Life 'Got Better,' But Secretly I'd Still Rather Be Dead
Editor's Note
If you experience suicidal thoughts, the following post could be potentially triggering. You can contact the Crisis Text Line by texting “START” to 741741.
I have a good life. In fact, I have a great life.
I look around at everything I’ve been able to do in my short 26 rotations around the sun and go, “Damn, I did that.” I have friends who are supportive, consistent, and honest. I’m fully convinced I have the best mother on earth. My job is fulfilling (and I’m not just saying that my boss will probably read this) and I look forward to logging in every day. Every day I’m surrounded by beauty and love and I wake up knowing the illicit privilege I have to live a good life.
And still, I’d rather be dead.
It’s not that I’m actively suicidal. I’m aware that I live with chronic suicidal ideation as a result of my mental conditions. Wanting to un-alive myself is almost as “normal” and “natural” as breathing or wondering if I turned the coffee pot off when I leave the house.
When you first start experiencing suicidal ideation and you voice it, you get hit with “Hang on! It gets better,” and they’re not wrong because it did. I’m weight restored in my eating disorder. I’ve marginally healed from a lot of childhood abuse. I’ve reclaimed my body, time, and mind from the vice grip of bullshit I’ve had to endure in life. It got better.
And yet, I’d still rather be dead.
I’m waiting for the moment where something so spectacular happens where I’m happy I’m still here. I want to look back at my actively suicidal periods and say “Wow!
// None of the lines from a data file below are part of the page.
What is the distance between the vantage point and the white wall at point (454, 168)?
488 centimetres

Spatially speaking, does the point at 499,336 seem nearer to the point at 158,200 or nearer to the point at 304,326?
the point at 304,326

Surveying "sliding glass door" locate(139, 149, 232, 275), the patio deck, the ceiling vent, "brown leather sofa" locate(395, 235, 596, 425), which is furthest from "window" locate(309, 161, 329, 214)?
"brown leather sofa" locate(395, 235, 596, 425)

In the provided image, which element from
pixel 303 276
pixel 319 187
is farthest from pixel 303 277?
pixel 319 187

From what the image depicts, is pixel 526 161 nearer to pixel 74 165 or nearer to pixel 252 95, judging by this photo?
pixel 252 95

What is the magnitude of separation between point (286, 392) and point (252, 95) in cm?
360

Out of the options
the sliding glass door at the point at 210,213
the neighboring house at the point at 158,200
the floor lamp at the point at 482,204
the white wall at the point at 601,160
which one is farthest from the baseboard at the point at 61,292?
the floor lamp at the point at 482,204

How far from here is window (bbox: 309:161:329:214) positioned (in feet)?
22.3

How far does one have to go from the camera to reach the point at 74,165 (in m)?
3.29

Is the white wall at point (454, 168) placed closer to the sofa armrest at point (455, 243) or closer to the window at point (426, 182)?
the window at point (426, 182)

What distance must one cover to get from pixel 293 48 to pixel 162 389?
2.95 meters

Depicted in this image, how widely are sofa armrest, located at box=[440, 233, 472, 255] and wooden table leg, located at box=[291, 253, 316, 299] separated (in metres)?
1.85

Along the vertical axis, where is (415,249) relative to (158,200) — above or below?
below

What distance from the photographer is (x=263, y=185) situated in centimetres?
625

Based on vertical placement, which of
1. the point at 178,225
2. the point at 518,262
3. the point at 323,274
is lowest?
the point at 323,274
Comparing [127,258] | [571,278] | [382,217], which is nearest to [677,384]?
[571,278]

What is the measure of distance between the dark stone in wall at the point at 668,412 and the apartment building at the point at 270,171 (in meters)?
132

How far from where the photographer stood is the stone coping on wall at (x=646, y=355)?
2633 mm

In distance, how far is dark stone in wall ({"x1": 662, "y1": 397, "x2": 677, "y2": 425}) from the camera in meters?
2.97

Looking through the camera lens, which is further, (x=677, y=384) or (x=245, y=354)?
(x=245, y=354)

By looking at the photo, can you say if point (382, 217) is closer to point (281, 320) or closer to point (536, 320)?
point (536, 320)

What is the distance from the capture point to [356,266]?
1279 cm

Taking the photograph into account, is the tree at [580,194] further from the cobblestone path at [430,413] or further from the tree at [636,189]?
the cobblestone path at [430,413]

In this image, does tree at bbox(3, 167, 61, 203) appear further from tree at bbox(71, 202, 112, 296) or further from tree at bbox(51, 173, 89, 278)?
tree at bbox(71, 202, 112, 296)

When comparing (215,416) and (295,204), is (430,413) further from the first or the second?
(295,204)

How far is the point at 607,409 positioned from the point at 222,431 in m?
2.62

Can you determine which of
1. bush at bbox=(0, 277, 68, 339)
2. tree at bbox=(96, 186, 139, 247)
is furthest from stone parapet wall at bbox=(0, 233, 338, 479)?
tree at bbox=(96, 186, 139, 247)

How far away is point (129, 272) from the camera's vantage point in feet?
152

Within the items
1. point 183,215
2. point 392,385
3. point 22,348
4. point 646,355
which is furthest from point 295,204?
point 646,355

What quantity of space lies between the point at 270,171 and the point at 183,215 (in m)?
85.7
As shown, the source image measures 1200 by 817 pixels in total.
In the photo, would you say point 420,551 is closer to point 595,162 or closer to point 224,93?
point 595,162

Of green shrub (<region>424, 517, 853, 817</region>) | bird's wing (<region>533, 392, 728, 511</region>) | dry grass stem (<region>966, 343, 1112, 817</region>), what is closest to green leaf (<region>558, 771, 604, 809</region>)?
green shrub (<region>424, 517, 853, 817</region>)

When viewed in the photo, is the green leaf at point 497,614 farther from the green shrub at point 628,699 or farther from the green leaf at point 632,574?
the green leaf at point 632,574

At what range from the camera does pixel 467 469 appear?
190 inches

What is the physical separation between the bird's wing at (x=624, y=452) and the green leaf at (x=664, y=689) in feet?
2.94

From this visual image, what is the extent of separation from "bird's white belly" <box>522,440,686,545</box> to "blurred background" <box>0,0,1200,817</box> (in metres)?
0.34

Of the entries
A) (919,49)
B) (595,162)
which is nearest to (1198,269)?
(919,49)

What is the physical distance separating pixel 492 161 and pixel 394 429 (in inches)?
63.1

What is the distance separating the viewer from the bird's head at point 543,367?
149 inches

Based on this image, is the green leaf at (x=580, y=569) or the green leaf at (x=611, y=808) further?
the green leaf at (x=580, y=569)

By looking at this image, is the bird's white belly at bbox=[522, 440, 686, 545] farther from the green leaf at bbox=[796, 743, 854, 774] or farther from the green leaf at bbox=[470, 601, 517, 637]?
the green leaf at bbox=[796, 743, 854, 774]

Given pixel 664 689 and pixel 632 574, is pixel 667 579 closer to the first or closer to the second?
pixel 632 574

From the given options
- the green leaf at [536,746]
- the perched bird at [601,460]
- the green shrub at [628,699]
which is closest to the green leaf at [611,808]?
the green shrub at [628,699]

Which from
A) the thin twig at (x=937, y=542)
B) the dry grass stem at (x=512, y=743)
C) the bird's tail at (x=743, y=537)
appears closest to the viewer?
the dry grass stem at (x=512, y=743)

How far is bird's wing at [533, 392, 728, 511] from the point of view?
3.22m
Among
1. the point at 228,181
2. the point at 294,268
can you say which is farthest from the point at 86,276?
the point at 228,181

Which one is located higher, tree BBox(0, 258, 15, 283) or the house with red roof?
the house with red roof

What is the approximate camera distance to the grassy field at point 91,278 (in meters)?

I’m thrilled that I’m still here and I made it out of that darkness, because now I get to experience this.” I’m waiting for an up so high, that my lowest of lows is overshadowed by pure joy and bliss, but it hasn’t happened and I don’t know if it will. Sure, when you’re dead you don’t get to experience the good, but you’d also not have to experience the bad either and that’s more tempting than my bed after a night out socializing with people I don’t really care about in places I don’t like.
I don’t hate my life. I love my life. I adore the life I have created from the ground up. I feel blessed to live in this skin and look like me, think like me, and to be me. All my dreams are coming true, but there seems to be a cap on my happiness, because lingering in the back of my mind is the constant whisper of my suicidality.
I’m safe. I’m not going to do it, and I mean that. I’m here to stay. There’s more people for me to love, places to go, and simply life to live. However, my confession remains the same.
There’s more life to live, and I hope there comes a day where that actually excites me.